Text block
Content starts
Revision as of 18:08, 27 September 2016

Cheaha is a cluster computing environment for UAB researchers.Information about the history and future plans for Cheaha is available on the cheaha page.

Access (Cluster Account Request)

To request an account on Cheaha, please submit an authorization request to the IT Research Computing staff. Please include some background information about the work you plan on doing on the cluster and the group you work with, ie. your lab or affiliation.

Usage of Cheaha is governed by UAB's Acceptable Use Policy (AUP) for computer resources.

The official DNS name of Cheaha's frontend machine is cheaha.rc.uab.edu. If you want to refer to the machine as cheaha, you'll have to either add the "rc.uab.edu" to you computer's DNS search path. On Unix-derived systems (Linux, Mac) you can edit your computers /etc/resolv.conf as follows (you'll need administrator access to edit this file)

search rc.uab.edu

Or you can customize your SSH configuration to use the short name "cheaha" as a connection name. On systems using OpenSSH you can add the following to your ~/.ssh/config file

Host cheaha
 Hostname cheaha.rc.uab.edu

Login

Overview

Once your account has been created, you'll receive an email containing your user ID, generally your Blazer ID. Logging into Cheaha requires an SSH client. Most UAB Windows workstations already have an SSH client installed, possibly named SSH Secure Shell Client or PuTTY. Linux and Mac OS X systems should have an SSH client installed by default.
Content ends
[Saved data entries]
Content starts
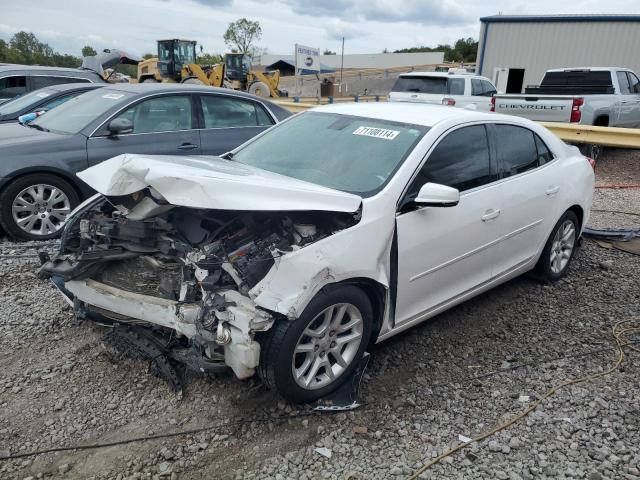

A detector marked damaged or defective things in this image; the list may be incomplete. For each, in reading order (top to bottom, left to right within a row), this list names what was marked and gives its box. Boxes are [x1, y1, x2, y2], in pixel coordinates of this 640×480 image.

crumpled front end [40, 188, 360, 378]
damaged hood [77, 155, 362, 213]
crashed white sedan [40, 103, 592, 404]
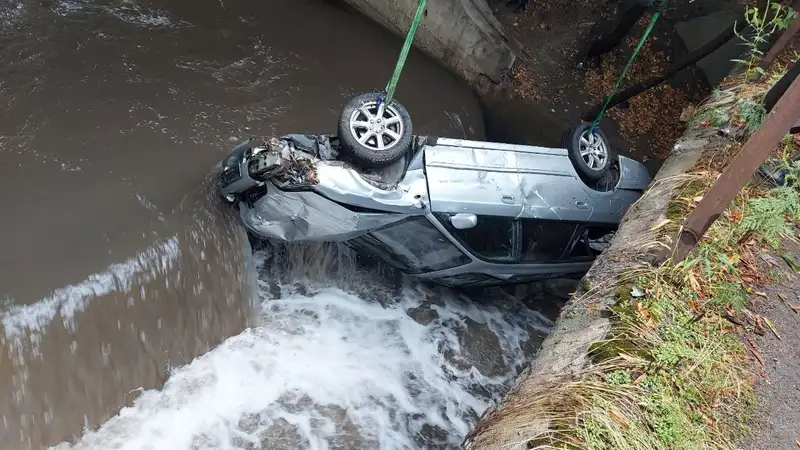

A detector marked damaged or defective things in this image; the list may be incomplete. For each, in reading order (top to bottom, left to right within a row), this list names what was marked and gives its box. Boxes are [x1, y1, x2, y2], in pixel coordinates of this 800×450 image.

overturned car [217, 94, 648, 288]
rusty metal post [668, 73, 800, 262]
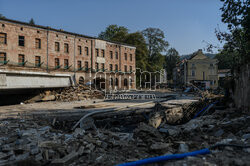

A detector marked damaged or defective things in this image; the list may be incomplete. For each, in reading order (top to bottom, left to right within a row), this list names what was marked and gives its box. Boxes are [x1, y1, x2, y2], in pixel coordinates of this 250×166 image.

damaged facade [0, 18, 136, 90]
damaged brick building [0, 18, 136, 90]
damaged facade [173, 49, 218, 89]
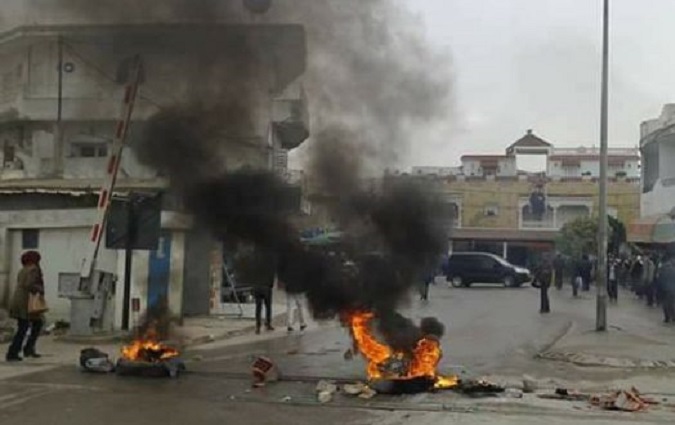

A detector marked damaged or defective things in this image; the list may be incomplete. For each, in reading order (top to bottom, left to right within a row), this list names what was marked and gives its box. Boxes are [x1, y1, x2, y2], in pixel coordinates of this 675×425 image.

burned object [115, 326, 185, 376]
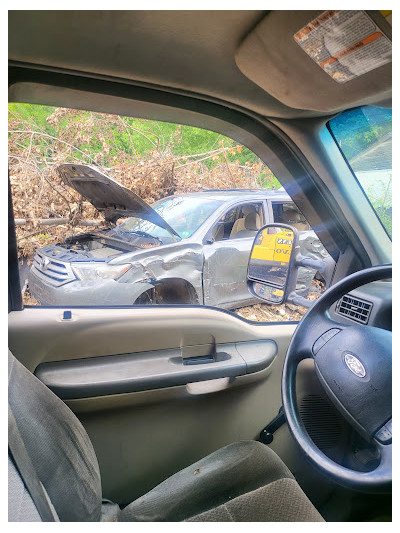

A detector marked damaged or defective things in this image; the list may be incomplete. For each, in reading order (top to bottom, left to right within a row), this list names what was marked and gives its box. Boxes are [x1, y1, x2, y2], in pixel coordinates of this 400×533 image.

damaged silver suv [28, 163, 332, 308]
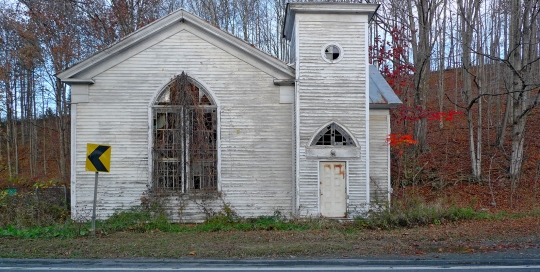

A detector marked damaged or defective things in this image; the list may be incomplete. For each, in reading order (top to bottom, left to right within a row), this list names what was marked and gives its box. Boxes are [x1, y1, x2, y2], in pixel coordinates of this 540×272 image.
Content ends
What you need to do
**a.** Write out the Cheaha text from "Access (Cluster Account" to "edit this file)".
**b.** In the Cheaha text, what is the official DNS name of the cluster's frontend machine?

Answers below
**a.**
Access (Cluster Account Request)

To request an account on Cheaha, please submit an authorization request to the IT Research Computing staff. Please include some background information about the work you plan on doing on the cluster and the group you work with, ie. your lab or affiliation.

Usage of Cheaha is governed by UAB's Acceptable Use Policy (AUP) for computer resources.

The official DNS name of Cheaha's frontend machine is cheaha.rc.uab.edu. If you want to refer to the machine as cheaha, you'll have to either add the "rc.uab.edu" to you computer's DNS search path. On Unix-derived systems (Linux, Mac) you can edit your computers /etc/resolv.conf as follows (you'll need administrator access to edit this file)

**b.** cheaha.rc.uab.edu